Though she probably should have.
Ariston was no knight in shining armor, seeking the heart of a fair damsel. He was a pragmatic tycoon with his own agenda and unique sense of honor.
“So, the movers are coming tomorrow,” she commented, rather than continuing a discussion that would only lead to revelations she had no desire to make.
“Yes.”
“But you said I had two weeks.” And she’d asked for more and he’d just ignored her.

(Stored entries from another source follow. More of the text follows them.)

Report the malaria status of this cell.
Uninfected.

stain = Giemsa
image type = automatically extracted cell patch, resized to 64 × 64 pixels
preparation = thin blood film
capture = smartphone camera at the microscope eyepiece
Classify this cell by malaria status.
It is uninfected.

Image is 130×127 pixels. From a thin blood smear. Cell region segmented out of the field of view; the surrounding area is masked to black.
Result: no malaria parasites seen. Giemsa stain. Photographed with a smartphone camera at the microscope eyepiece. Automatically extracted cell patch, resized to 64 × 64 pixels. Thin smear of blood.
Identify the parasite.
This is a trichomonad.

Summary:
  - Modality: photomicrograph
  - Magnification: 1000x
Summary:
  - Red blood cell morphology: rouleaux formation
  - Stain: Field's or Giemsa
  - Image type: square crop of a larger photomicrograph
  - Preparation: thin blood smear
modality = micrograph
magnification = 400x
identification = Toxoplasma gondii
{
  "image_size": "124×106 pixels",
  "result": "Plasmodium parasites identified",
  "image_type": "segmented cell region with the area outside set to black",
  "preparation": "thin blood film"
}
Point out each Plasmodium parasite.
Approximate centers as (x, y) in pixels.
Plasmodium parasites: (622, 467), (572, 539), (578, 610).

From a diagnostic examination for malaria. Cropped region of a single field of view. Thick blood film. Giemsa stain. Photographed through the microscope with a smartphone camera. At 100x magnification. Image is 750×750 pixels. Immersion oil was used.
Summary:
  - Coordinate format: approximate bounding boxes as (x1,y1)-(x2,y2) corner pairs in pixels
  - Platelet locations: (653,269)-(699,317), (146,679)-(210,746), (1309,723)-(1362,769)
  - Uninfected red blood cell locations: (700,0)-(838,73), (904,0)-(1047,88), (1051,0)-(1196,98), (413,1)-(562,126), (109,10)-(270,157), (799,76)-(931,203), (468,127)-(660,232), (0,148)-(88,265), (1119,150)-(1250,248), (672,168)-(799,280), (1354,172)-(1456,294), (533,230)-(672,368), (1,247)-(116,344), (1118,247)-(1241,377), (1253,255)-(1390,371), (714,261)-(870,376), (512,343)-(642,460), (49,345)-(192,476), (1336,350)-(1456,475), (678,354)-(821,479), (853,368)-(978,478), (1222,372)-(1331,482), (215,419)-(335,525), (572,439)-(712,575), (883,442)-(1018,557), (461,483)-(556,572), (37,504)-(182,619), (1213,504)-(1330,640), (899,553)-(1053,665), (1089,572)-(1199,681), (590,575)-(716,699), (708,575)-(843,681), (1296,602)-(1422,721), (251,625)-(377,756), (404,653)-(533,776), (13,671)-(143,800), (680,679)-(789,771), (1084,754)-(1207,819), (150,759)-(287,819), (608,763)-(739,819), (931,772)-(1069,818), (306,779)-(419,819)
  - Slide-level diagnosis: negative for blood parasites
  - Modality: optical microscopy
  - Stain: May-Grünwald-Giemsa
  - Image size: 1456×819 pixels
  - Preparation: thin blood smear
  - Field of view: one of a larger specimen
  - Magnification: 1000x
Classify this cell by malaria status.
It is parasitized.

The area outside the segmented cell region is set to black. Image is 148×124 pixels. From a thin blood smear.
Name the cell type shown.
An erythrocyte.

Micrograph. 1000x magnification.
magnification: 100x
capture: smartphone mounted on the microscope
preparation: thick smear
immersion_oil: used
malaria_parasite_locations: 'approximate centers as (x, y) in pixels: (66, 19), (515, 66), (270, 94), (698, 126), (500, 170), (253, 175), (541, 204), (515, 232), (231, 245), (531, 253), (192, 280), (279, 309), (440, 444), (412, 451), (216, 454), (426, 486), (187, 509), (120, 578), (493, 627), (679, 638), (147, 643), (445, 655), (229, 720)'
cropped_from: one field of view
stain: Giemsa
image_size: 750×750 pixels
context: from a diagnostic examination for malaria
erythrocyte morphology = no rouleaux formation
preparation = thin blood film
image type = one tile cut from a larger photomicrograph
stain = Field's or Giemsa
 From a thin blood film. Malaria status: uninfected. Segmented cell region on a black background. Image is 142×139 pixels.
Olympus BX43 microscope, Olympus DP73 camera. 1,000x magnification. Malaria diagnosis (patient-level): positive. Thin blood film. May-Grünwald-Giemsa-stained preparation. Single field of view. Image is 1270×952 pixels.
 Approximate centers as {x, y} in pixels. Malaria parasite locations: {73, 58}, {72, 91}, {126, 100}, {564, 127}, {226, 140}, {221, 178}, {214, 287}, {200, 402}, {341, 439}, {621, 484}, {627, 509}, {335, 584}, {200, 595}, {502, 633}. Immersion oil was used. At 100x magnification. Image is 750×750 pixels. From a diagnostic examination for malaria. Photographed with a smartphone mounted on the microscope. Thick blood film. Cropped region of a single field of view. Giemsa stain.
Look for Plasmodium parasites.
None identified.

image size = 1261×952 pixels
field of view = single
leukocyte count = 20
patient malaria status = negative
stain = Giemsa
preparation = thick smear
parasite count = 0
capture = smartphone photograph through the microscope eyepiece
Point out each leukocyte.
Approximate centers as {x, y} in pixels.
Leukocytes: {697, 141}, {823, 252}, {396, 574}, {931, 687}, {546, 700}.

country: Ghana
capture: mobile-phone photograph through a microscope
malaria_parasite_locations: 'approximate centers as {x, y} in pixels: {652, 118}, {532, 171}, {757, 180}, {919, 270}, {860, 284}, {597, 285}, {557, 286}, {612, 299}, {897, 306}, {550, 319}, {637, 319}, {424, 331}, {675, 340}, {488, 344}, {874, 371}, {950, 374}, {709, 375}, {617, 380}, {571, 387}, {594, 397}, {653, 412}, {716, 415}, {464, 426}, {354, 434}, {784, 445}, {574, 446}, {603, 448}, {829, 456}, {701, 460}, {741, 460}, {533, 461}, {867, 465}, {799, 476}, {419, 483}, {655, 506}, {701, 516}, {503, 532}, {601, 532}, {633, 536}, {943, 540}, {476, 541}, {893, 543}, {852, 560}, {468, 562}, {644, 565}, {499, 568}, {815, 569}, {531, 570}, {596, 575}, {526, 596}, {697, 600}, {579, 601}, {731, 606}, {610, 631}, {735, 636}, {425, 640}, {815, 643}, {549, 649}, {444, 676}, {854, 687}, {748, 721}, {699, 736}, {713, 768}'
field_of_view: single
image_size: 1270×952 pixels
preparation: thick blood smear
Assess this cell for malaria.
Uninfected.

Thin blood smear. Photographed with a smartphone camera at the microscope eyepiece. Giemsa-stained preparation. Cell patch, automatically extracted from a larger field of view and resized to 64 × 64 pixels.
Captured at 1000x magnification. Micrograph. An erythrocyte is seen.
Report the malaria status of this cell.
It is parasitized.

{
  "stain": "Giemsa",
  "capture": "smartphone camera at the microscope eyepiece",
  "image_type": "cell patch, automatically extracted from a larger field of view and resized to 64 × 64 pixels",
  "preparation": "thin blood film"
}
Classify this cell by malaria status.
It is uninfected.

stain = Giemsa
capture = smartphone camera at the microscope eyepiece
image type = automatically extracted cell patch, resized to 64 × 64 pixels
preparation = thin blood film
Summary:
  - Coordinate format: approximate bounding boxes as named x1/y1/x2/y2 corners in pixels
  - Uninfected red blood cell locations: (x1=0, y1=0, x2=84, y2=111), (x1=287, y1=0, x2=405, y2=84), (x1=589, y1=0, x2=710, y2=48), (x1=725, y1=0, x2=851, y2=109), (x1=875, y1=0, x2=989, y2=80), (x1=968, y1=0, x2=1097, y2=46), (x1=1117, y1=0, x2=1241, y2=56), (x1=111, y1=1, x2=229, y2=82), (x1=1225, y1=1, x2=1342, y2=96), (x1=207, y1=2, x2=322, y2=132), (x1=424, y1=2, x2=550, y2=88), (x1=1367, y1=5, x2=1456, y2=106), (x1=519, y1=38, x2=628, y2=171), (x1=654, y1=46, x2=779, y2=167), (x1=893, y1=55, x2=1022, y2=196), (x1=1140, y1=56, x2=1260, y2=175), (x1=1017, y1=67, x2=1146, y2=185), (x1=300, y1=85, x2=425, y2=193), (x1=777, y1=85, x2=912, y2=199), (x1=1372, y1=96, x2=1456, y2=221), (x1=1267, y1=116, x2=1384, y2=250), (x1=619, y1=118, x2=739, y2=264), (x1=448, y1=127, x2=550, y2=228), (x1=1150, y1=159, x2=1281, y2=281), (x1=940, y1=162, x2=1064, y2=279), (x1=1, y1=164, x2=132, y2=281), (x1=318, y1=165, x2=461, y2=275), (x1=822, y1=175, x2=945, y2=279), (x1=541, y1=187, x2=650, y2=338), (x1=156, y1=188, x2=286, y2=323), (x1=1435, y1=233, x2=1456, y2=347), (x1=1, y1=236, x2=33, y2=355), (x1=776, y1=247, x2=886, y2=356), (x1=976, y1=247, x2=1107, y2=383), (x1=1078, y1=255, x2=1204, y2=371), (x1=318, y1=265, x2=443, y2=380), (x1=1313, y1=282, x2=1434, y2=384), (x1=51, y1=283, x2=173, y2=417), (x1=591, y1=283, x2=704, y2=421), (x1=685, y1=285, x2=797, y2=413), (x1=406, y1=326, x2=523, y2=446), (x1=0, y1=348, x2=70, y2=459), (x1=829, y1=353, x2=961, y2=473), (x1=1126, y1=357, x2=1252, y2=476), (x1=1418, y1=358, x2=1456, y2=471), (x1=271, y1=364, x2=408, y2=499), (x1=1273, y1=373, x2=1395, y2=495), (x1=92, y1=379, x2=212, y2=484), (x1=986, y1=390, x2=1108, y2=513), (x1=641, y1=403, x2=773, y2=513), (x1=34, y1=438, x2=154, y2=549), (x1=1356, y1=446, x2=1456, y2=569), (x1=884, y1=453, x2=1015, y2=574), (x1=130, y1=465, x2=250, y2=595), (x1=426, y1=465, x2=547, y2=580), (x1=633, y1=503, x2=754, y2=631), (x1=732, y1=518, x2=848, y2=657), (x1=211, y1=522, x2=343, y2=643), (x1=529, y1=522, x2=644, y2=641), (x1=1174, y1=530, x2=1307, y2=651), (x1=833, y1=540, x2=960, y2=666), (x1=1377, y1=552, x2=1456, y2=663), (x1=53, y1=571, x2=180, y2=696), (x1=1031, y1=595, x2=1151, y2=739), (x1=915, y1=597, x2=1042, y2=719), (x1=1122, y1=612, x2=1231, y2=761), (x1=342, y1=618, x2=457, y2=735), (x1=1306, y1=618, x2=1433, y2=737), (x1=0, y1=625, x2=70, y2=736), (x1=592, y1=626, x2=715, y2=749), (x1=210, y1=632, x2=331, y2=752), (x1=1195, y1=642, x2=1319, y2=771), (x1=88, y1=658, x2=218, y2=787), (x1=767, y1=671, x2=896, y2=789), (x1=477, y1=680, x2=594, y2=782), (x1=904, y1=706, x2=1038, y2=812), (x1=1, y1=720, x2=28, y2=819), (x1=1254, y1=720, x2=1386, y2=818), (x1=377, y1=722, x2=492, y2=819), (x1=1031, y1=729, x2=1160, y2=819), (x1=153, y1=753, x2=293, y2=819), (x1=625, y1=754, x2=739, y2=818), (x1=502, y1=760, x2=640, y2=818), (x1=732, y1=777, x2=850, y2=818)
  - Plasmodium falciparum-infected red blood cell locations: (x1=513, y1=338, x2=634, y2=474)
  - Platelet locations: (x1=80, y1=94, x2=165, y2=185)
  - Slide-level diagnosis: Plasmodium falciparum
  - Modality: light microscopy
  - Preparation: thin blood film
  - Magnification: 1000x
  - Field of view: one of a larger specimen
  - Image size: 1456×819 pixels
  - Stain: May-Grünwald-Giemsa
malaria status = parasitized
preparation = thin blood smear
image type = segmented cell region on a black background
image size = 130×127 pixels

“I’m afraid you’ll have to live out of a suitcase at the local hotel in the interim.”
Amazing. He was beyond self-assured. He was scarily confident of getting his own way, but then wasn’t she letting him have it?
“How did you know I would come to you?” Much less that she would agree to his deal.
“You made the appointment with my secretary last week.”
“But still … you made all these plans in a week?”
“Does it matter?”
“Yes.”
“Let me rephrase. It does not matter.”
“Seriously?” It was all she could do not to roll her eyes at him like a teenager, but really, did he have to try so hard to bring that out in her? “You haven’t gotten any less arrogant in two years.”
“Why should I?”
“Life usually handles that for most people.”
“My life has shown me that I must make the things happen that are necessary.”
“Mine has shown me that no matter how much I want some things, no matter how hard I work, I’ll never have them.”